Tuesday, June 05, 2007
Next up on Al Gore's Live Earth ego trip is Germany, whose Hamburg gig will, along with the acts listed below, will also feature the gold medal winning figure skater Katarina Witt speaking from the stage and, given that the only people whose careers are more in jeopardy by the impending lack of ice tend to be those whose main focus is in polar bear welfare her support is understandable. Here's who our Teutonic friends will be listening to as they try and assuage their environmental guilt. It does not include Nena, but we're sure they'll rectify that oversight.:-
- Chris Cornell - Of Soundgarden 'fame' and the sort of act who your older brother probably likes.
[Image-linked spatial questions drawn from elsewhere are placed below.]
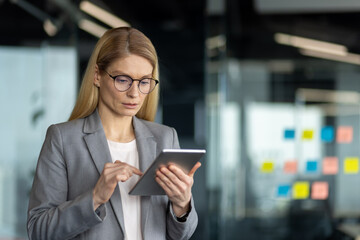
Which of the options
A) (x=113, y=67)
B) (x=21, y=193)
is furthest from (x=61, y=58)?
(x=113, y=67)

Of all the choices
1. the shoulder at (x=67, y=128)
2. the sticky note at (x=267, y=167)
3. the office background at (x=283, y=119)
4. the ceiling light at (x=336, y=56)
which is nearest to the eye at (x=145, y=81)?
the shoulder at (x=67, y=128)

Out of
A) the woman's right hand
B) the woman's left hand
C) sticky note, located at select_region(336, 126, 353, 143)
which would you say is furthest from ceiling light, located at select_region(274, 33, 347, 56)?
the woman's right hand

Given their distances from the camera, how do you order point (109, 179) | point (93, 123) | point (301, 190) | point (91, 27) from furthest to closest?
point (301, 190), point (91, 27), point (93, 123), point (109, 179)

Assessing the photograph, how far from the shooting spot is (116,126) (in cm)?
179

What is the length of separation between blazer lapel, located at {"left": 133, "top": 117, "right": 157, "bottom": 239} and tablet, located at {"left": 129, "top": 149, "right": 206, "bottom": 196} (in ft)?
0.23

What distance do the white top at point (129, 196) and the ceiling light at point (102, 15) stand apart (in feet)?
10.1

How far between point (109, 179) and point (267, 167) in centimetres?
391

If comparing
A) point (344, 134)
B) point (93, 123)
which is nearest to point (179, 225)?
point (93, 123)

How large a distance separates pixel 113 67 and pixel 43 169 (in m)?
0.37

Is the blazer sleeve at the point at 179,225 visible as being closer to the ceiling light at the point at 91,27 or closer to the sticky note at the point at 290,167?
the ceiling light at the point at 91,27

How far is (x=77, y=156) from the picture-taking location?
1688mm

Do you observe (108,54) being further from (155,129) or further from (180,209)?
(180,209)

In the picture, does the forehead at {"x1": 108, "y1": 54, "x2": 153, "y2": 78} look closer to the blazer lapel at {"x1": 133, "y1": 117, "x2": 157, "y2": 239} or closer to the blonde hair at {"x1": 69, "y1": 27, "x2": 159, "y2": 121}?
the blonde hair at {"x1": 69, "y1": 27, "x2": 159, "y2": 121}

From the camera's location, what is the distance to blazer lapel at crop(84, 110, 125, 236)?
165 centimetres
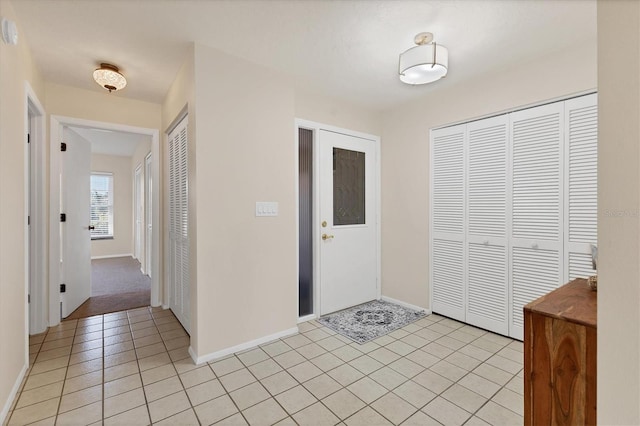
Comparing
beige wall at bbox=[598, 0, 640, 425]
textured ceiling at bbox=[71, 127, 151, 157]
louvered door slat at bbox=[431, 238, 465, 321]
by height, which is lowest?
louvered door slat at bbox=[431, 238, 465, 321]

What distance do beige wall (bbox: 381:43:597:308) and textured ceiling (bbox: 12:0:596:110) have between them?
0.15 meters

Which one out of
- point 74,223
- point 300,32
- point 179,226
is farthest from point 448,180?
point 74,223

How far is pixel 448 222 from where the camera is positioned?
3123 millimetres

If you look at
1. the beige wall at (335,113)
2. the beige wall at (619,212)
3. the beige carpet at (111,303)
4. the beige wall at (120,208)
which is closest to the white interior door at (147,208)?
the beige carpet at (111,303)

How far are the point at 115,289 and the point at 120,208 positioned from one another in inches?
141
If your older brother is a tone deaf moron who sees listening to music as being an equivalent experience to sticking your entire head into a vibrating bucket of mud for an hour.
- Jan Delay - A hip hop act and not a traffic update.
- Juli - Despite being purveyors of forgettable mid-ranking alternative music, these guys - and girl - are one of Germany's top acts. It's at this point that we'd like to make the lazy, cliched, but still worth mentioning observation that another top act in Germany is David Hasselhoff.
- Katie Melua - Although we know, thanks to Katie's in depth research and definitely not plucking a figure out of mid air, that there are exactly nine million bicycles in Beijing, we have no idea how many there are in Hamburg. What we do know, however, is that every single one of them will be employed to get the cyclist as far away from the venue the minute Katie starts with the yawnsome, pointless, godawful affair that she chooses to call 'performing'.
- Lotto King Karl - We couldn't find a webpage in English about Lotto King Karl, but our limited German knowledge has allowed us to ascertain that he isn't a real King, nor has he won the lottery. He is really called Karl, though.
- Maná - This is Maná:
It's safe to say that they're not exactly a party band. Nor is it likely that they'll be taking over Girls Aloud's role as Sunsilk ambassadors any time in the near future.
- Micheal Mittermeier - Some sort of German comedian, though again our poor grasp of the language makes this difficult to confirm. We can ask for directions to the Town Hall though, something which would be marginally more useful if we could understand the answer. Or, indeed, had any sort of burning desire to visit the town hall.
- Reamonn - When we covered his appearance on the Live 8 line up we made an excellent, if we do say so ourselves, Scooby Doo related joke, which we don't think we can top so we're not even going to bother trying.
- Roger Cicero 'Did' Eurovision, in much the same way as your dog might 'do' the toilet. Imagine an older, yet equally irritating, Ray Quinn and you have Roger.
- Sasha - We're assuming this is the German singer and not the DJ - and not, for that matter, the Bratz character - in which case we feel we should point out that for three years he performed as his alter ego Dick Brave. Feel free to make your own jokes up here.
- Silbermond - Goths. They did Live 8 as well, but we didn't write a very good joke about them. Some things never change.
- Snoop Dogg - And Snoop was also on Live 8. He went on stage at 6.30PM and said more swearwords in the first five minutes than most people manage in a lifetime. We imagine that the Germans have put him in a later slot this time around, if only in the hope that the tiredness will make him a bit less sweary and that having to go on stage in his pyjamas and bunny slippers will calm him down a tad.